Question

A 0.500-kg object attached to a spring with a force constant of 8.00 N/m vibrates in simple harmonic motion with an amplitude of 10.0 cm. Calculate the maximum value of its (a) speed and (b) acceleration, (c) the speed and (d) the acceleration when the object is 6.00 cm from the equilibrium position, and (e) the time interval required for the object to move from x = 0 to x = 8.00 cm.
a. 40cm/s,
b. 160 cm/s2,
c. 32cm/s,
d. -96cm/s2,
e. 0.232s

Answer 1

Answer:

a) $v_{max}=0.4\ m.s^{-1}$

b) $a_{max}=1.6\ m.s^{-2}$

c) $v_x=0.32\ m.s^{-1}$

d) $a_x=0.96\ m.s^{-1}$

e) $\Delta t=0.232\ s$

Explanation:

Given:

mass of the object attached to the spring, $m=0.5\ kg$

spring constant of the given spring, $k=8\ N.m^{-1}$

amplitude of vibration, $A=0.1\ m$

a)

Now, maximum velocity is obtained at the maximum Kinetic energy and the maximum kinetic energy is obtained when the whole spring potential energy is transformed.

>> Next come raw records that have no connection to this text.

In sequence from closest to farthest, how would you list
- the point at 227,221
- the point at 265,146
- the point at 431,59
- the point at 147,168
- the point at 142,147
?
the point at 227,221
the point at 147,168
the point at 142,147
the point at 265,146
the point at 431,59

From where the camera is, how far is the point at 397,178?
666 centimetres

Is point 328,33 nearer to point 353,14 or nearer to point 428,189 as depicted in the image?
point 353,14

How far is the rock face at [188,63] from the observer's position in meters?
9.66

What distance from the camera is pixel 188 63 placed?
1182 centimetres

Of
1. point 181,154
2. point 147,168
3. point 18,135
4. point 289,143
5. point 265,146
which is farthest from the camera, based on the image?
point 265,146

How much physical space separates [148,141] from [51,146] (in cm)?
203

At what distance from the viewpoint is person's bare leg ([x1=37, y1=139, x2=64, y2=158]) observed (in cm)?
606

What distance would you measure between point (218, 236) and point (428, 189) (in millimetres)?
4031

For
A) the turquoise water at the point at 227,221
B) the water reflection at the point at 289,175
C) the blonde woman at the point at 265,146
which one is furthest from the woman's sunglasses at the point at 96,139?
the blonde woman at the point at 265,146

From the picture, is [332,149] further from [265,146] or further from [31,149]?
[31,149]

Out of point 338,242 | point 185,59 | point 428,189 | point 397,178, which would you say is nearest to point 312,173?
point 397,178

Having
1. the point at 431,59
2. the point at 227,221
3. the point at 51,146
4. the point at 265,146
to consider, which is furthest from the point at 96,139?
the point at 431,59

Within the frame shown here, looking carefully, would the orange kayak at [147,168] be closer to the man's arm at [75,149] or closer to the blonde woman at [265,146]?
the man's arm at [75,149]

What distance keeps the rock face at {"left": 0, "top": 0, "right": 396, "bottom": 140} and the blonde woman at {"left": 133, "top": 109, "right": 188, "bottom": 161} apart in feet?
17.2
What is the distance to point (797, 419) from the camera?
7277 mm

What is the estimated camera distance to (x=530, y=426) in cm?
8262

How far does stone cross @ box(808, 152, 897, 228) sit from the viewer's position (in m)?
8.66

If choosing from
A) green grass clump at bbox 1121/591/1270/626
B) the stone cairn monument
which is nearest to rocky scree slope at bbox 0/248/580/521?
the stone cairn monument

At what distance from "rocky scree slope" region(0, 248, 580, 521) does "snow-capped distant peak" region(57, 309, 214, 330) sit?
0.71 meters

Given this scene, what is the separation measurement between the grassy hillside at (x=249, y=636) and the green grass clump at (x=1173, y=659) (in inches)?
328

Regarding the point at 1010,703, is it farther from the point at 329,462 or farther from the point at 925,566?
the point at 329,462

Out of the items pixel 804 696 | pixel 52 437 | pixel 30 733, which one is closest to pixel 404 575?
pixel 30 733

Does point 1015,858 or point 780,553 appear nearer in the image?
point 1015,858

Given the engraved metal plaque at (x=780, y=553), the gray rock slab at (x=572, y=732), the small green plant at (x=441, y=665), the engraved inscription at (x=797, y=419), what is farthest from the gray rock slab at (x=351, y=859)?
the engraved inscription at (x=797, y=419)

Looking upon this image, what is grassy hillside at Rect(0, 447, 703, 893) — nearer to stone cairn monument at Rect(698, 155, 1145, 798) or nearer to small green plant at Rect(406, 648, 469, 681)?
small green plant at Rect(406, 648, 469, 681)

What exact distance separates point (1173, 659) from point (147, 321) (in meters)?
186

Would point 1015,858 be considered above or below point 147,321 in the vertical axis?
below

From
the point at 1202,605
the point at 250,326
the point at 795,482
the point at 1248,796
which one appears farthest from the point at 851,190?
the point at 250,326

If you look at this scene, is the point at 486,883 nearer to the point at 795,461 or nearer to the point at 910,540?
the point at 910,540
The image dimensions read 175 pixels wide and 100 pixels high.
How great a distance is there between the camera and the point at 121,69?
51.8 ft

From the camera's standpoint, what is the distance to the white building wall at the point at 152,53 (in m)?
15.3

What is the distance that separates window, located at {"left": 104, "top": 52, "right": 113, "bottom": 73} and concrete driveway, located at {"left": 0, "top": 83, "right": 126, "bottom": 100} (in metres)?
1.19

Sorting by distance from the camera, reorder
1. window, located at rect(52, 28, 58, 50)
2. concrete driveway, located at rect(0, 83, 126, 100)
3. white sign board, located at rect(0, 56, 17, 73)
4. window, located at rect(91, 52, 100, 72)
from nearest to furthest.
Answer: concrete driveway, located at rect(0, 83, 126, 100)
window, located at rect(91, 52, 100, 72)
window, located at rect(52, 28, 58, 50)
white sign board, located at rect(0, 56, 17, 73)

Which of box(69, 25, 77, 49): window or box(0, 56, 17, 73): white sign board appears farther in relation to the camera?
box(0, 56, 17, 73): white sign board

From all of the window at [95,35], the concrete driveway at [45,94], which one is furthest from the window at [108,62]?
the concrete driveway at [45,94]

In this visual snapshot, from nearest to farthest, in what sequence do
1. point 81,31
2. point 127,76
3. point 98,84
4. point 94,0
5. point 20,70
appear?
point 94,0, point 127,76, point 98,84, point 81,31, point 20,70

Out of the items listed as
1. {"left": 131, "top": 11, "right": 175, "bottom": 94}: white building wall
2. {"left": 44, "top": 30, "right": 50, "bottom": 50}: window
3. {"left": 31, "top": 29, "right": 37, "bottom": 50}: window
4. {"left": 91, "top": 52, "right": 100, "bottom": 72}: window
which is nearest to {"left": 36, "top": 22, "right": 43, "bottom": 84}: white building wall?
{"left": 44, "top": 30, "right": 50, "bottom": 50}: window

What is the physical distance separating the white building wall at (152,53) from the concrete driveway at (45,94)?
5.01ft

Max. spring potential energy:

$PE_s=\frac{1}{2} .k.A^2$

$PE_s=0.5\times 8\times 0.1^2$

$PE_s=0.04\ J$

When this whole spring potential is converted into kinetic energy:

$KE_{max}=0.04\ J$

$\frac{1}{2}.m.v_{max}^2=0.04$

$0.5\times 0.5\times v_{max}^2=0.04$

$v_{max}=0.4\ m.s^{-1}$

b)

Max. Force of spring on the mass:

$F_{max}=k.A$

$F_{max}=8\times 0.1$

$F_{max}=0.8\ N$

Now acceleration:

$a_{max}=\frac{F_{max}}{m}$

$a_{max}=\frac{0.8}{0.5}$

$a_{max}=1.6\ m.s^{-2}$

c)

Kinetic energy when the displacement is, $\Delta x=0.06\ m$:

$KE_x=PE_s-PE_x$

$\frac{1}{2} .m.v_x^2=PE_s-\frac{1}{2} .k.\Delta x^2$

$\frac{1}{2}\times 0.5\times v_x^2=0.04-\frac{1}{2} \times 8\times 0.06^2$

$v_x=0.32\ m.s^{-1}$

d)

Spring force on the mass at the given position, $\Delta x=0.06\ m$:

$F=k.\Delta x$

$F=8\times 0.06$

$F=0.48\ N$

therefore acceleration:

$a_x=\frac{F}{m}$

$a_x=\frac{0.48}{0.5}$

$a_x=0.96\ m.s^{-1}$

e)

Frequency of oscillation:

$\omega=\sqrt{\frac{k}{m} }$

$\omega=\sqrt{\frac{8}{0.5} }$

$\omega=4\ rad.s^{-1}$

So the wave equation is:

$x=A.\sin\ (\omega.t)$

where x = position of the oscillating mass

put x=0

$0=0.1\times \sin\ (4t)$

$t=0\ s$

Now put x=0.08

$0.08=0.1\times \sin\ (4t)$

$t=0.232\ s$

So, the time taken in going from point x = 0 cm to x = 8 cm is:

$\Delta t=0.232\ s$